I would like to make special mention in this review of my sketching. I used sketching as a way of stepping back from sampling to review and plan (for example 29-August-2015) and in research responding to tutor feedback (4-September-2015). Inspired by other OCA students I extended my range of media and drawing surfaces (14-September-2015). I also spent a day with a fellow student with the specific aim of working more freely and on a much larger scale than I have ever used before (28-September-2015). I am pleased with my ongoing progress in this area.

I was thrilled to get a very positive response from my tutor for my last assignment (my reflection on that 29-August-2015). I have tried to continue and build on that result, but as mentioned at the beginning of this review I have been conscious of a different rhythm in my work in this assignment. I have found molding and casting absorbing, fascinating. I have found materials and methods that I think will be important in my work in the future. There has been a shift in my thinking. I am proud of my work. It pleases me. I spent a huge amount of time Sorting because I enjoyed handling the samples, rearranging them, thinking about the possibilities they contain. I am looking forward to my tutor’s experienced, objective feedback and to her guidance, but for the first time – and this is very new and fragile – I have a sense of accomplishment independent of this.
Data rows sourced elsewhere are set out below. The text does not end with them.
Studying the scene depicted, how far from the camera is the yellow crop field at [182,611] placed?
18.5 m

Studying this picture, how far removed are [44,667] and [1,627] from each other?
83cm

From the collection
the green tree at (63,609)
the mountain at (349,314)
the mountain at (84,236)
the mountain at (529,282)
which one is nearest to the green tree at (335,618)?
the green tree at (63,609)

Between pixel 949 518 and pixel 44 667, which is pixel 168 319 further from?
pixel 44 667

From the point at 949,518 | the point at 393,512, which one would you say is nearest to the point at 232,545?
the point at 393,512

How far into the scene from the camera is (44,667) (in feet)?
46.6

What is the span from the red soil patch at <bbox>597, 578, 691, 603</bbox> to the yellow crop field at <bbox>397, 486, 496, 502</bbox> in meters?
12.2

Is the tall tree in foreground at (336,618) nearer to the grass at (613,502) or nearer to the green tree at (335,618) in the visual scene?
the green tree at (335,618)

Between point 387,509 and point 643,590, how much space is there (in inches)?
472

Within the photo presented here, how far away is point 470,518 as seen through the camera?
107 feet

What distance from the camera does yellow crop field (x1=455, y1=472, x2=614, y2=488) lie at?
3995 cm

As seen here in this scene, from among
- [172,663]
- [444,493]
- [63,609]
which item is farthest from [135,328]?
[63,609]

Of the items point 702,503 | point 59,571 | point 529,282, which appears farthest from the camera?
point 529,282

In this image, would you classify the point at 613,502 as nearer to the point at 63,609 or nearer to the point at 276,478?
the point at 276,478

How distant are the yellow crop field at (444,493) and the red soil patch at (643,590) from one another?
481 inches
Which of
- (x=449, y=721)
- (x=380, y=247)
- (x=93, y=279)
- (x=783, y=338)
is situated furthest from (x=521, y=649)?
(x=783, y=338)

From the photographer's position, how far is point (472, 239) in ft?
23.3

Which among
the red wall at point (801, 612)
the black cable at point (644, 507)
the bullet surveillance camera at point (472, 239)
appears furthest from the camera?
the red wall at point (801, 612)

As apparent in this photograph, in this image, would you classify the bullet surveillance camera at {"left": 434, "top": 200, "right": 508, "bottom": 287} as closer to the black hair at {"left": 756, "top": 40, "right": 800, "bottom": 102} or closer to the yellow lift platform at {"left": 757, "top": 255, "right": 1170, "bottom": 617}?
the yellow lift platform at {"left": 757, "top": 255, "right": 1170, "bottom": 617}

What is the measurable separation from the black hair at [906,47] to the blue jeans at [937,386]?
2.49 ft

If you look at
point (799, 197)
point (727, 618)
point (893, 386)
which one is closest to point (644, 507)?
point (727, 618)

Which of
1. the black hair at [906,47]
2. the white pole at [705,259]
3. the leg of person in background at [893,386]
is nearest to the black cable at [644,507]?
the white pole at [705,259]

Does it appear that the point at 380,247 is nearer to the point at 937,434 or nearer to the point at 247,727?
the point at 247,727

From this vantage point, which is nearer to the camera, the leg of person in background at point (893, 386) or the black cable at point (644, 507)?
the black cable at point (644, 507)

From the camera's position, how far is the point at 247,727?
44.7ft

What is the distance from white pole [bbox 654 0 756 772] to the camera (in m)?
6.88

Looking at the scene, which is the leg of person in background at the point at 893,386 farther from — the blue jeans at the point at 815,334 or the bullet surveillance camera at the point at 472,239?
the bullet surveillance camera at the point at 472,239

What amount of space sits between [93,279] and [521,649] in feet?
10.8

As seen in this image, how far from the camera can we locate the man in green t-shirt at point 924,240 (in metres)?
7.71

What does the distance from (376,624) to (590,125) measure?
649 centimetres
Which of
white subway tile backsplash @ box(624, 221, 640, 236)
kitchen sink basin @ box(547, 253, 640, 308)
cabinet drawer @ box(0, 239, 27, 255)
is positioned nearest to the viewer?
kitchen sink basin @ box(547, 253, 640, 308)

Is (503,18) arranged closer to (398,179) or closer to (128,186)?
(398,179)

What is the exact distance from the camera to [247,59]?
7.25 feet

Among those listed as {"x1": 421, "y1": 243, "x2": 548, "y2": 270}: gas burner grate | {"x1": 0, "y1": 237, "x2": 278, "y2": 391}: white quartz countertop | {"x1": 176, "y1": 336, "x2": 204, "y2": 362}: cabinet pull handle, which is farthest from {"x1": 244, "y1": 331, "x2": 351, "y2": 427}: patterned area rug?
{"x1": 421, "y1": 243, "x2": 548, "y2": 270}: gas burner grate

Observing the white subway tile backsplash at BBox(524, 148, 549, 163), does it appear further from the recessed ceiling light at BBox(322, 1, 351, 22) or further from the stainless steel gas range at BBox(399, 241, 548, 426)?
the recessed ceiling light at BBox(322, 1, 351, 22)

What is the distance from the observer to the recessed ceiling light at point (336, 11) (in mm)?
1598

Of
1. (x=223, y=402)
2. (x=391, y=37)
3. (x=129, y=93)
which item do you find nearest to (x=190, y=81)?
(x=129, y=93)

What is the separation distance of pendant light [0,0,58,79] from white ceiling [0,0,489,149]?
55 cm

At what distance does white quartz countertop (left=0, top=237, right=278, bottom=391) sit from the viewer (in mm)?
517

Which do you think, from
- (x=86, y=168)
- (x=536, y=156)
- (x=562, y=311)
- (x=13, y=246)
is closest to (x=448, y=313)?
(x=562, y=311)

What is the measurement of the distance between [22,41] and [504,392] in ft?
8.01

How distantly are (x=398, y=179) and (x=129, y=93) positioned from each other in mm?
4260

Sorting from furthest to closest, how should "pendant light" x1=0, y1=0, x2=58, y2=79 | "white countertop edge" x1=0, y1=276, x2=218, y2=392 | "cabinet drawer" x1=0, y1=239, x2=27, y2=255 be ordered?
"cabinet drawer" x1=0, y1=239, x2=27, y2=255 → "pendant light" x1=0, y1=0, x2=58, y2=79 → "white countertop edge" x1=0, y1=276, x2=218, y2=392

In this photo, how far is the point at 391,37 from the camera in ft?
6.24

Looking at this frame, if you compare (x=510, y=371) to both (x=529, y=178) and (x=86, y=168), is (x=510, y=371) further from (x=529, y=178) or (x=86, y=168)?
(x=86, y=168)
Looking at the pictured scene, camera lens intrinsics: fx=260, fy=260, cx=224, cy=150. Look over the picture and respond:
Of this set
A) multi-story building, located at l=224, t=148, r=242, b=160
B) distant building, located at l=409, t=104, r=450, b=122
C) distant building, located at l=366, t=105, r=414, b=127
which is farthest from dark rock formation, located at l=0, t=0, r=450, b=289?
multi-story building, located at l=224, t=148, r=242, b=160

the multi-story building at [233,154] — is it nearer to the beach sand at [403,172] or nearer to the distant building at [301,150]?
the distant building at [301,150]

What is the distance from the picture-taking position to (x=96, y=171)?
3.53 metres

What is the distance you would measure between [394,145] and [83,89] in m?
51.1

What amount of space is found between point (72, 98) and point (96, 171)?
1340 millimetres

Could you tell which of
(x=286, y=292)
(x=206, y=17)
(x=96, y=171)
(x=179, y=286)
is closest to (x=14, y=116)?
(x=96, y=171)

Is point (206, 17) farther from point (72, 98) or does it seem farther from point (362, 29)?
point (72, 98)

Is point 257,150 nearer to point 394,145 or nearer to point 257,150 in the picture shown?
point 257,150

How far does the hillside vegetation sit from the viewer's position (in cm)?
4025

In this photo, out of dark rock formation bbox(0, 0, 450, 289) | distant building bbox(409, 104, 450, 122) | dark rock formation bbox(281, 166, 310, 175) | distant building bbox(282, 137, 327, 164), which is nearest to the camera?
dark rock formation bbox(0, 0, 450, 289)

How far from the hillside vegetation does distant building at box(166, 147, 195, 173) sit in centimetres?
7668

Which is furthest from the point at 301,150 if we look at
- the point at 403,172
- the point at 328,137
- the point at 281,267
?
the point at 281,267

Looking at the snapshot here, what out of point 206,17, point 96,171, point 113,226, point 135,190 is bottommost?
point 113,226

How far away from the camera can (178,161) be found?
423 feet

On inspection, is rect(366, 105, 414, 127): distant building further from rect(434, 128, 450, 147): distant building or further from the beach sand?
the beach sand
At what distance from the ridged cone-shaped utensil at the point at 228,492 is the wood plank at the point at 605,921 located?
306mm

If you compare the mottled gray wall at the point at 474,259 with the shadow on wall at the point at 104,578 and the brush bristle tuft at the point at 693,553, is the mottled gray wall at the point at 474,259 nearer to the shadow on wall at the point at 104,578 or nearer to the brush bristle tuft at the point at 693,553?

T1-MMT-P3 Molding and casting – Review
Textiles 1 – Mixed Media for Textiles
Part 3: Molding and casting

6 Responses to “T1-MMT-P3 Molding and casting – Review”

  1. 1 JulieB October 17, 2015 at 5:55 am

    Really interesting experiments and development, Judy; that sense of accomplishment must be so rewarding – hard earned. I love the balance you seem to achieve between systematic experimentation and creative fluidity in your approach.

  2. 2 fibresofbeing October 17, 2015 at 10:05 pm

    Thanks Julie. It’s a work in progress – but I can see there _is_ progress, and it feels great. I get a lot of inspiration from the impressive work you and others in ATV are doing.